The first process for beginning machine learning for this problem is the peptide representation of the peptide sequences into a suitable format as a matrix in this case as in the second example and visualized the matrix in Figure 2.


Example 2 The conversion of peptide sequence to a two-dimensional matrix

codes = ['A', 'C', 'D', 'E', 'F', 'G', 'H', 'I', 'K', 'L',
         'M', 'N', 'P', 'Q', 'R', 'S', 'T', 'V', 'W', 'Y']
def one_hot_encode(seq):
    o = list(set(codes) - set(seq))
    s = pd.DataFrame(list(seq))
    x = pd.DataFrame(np.zeros((len(seq),len(o)),dtype=int),columns=o)
    a = s[0].str.get_dummies(sep=',')
    a = a.join(x)
    a = a.sort_index(axis=1)
    e = a.values.flatten()
    return e

e = one_hot_encode(pep)

Figure 2 The peptide matrix

There are several methods of this matrix conversion. The second method uses the Fisher transformation based on the amino acid physicochemical properties.

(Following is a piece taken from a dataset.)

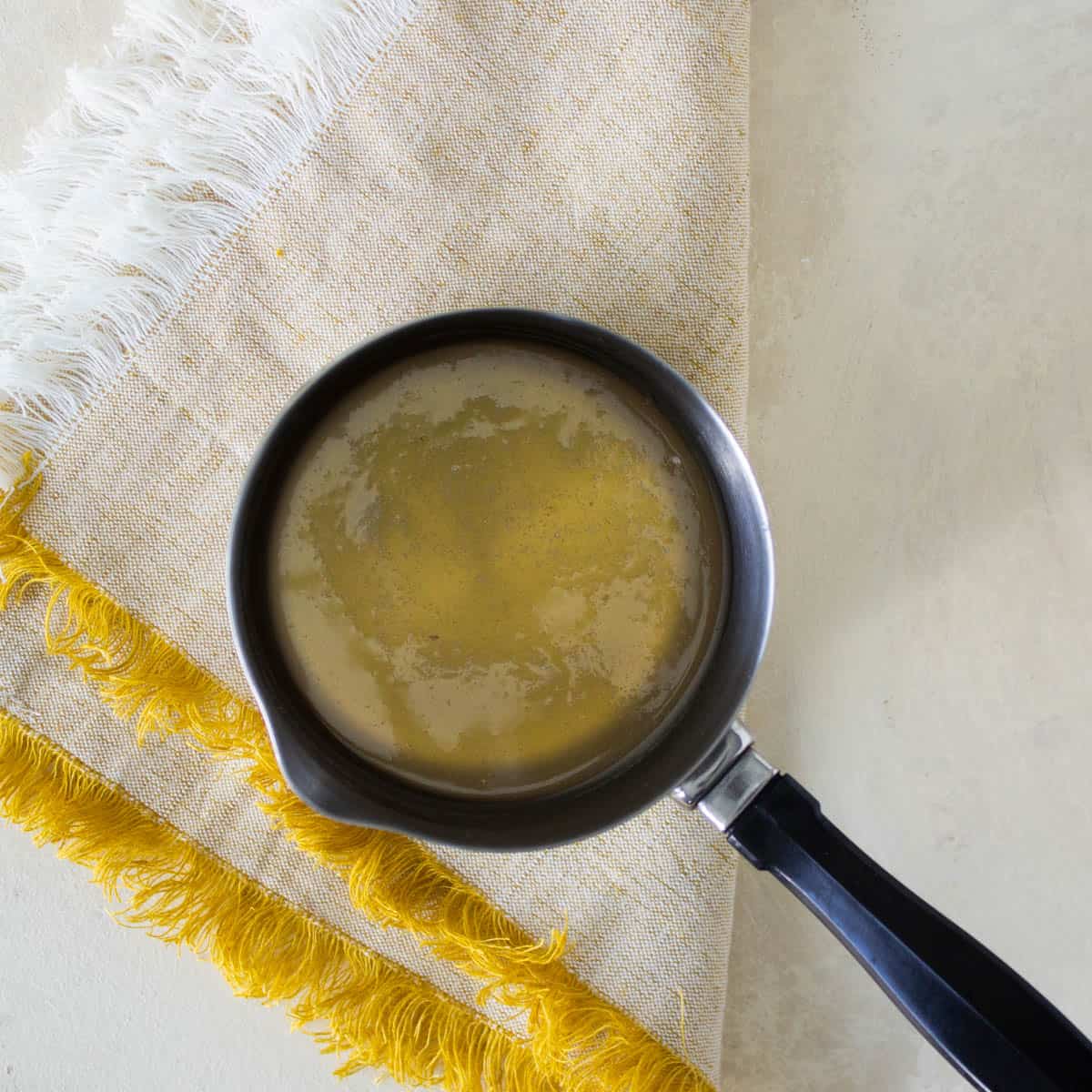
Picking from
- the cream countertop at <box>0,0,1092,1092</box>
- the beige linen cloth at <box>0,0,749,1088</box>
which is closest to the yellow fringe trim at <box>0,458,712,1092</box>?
the beige linen cloth at <box>0,0,749,1088</box>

Example 3 The second method to construct the peptide matrix 

nlf = pd.read_csv('',index_col=0)

def nlf_encode(seq):
    x = pd.DataFrame([nlf[i] for i in seq]).reset_index(drop=True)
    e = x.values.flatten()
    return e


The third method is to use the BLOSUM matrix as in the fourth example.

Example 4 Conversion of the peptide sequence to the matrix using the BLOSUM matrix.

blosum = ep.blosum62

def blosum_encode(seq):
    #encode a peptide into blosum features
    x = pd.DataFrame([blosum[i] for i in seq]).reset_index(drop=True)
    e = x.values.flatten()
    return e

e = blosum_encode(pep)

Question 1 The fourth example uses the BLOSUM matrix from the ep object that instantiated from the epitopepredict module. If this module is unavailable, please write the codes to create this BLOSUM matrix and use it to replace the ep.blosum2 command.

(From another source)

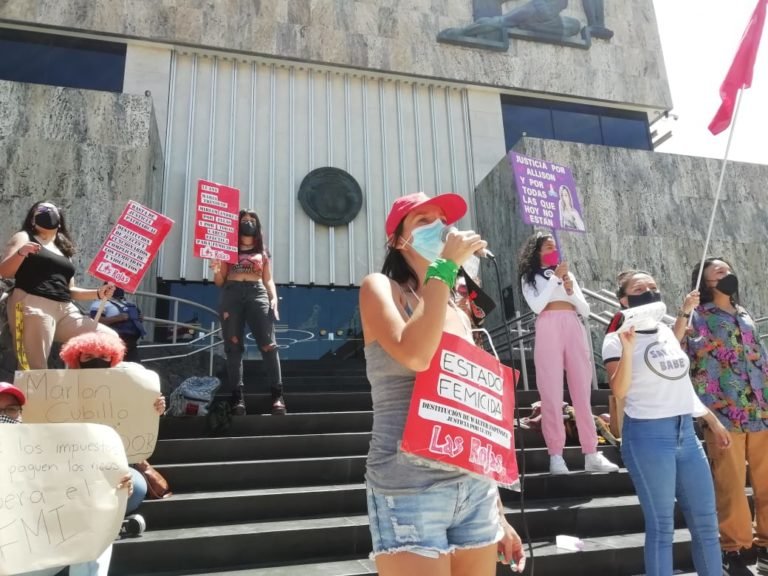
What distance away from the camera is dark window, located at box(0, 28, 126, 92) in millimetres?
10031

Question 2 In order to use the Ubuntu environment, basic command-line skills are demanded. Please show at least 10 basic command lines in Ubuntu.

After the data representation step, we will select the model that can fit the created data feature matrix (the peptide matrix). In this case, the regression model is chosen (MLPregressor()) and will be trained with the peptide data (df) with known antigen-binding properties from the IEDB database.  The data is divided into the train and test data. The train data is used to teach the model to learn the known knowledge ( such as the peptide feature of the antigen-binding properties. The test data will be hidden from the model and used to check the model after being trained (reg.predict()). The three peptide matrixes (one_hot_encode, nlf_encode, and blosum_encode) can be tried with the created regression model and the best fit one will be selected to build the optimized prediction model (example 5). After evaluation, this prediction model will be used to predict the antigen-binding properties of other unknown peptides.

Example 5 Creation of the regression model using the nlf peptide encoder.

# create the regression model
reg = MLPRegressor(hidden_layer_sizes=(20), alpha=0.01, max_iter=500,
        activation='relu', solver='lbfgs', random_state=2)

df = ep.get_training_set(allele, length=9)
print (len(df))

# Encode with nlf_encode function
X = df.peptide.apply(lambda x: pd.Series(nlf_encode(x)), 1)
y = df.log50k

# split the data to train and test
X_train, X_test, y_train, y_test = train_test_split(X[1:50], y[1:50], test_size=0.1)

# fit data to the model, y_train)

# use the model to test with the test data
sc = reg.predict(X_test)

# produce a dataframe table that compares the true test data and the predicted data

def auc_score(true,sc,cutoff=None):
    if cutoff!=None:
        true = (true<=cutoff).astype(int)
        sc = (sc<=cutoff).astype(int)
    fpr, tpr, thresholds = metrics.roc_curve(true, sc, pos_label=1)
    r = metrics.auc(fpr, tpr)
    #print (r)
    return  r
# evaluate the prediction
auc_score(y_test, sc, cutoff=0.426)

Question 3 The fifth example only shows the use of one peptide matrix (nlf_encode) in the regression model. Please write the codes to apply the other two peptide matrixes (blosum_encode and one_hot_encode) to the regression model. Which encoder should be the best that fits this data model? Explain.

Question 4 Please explain what is the importance of the auc_score() function.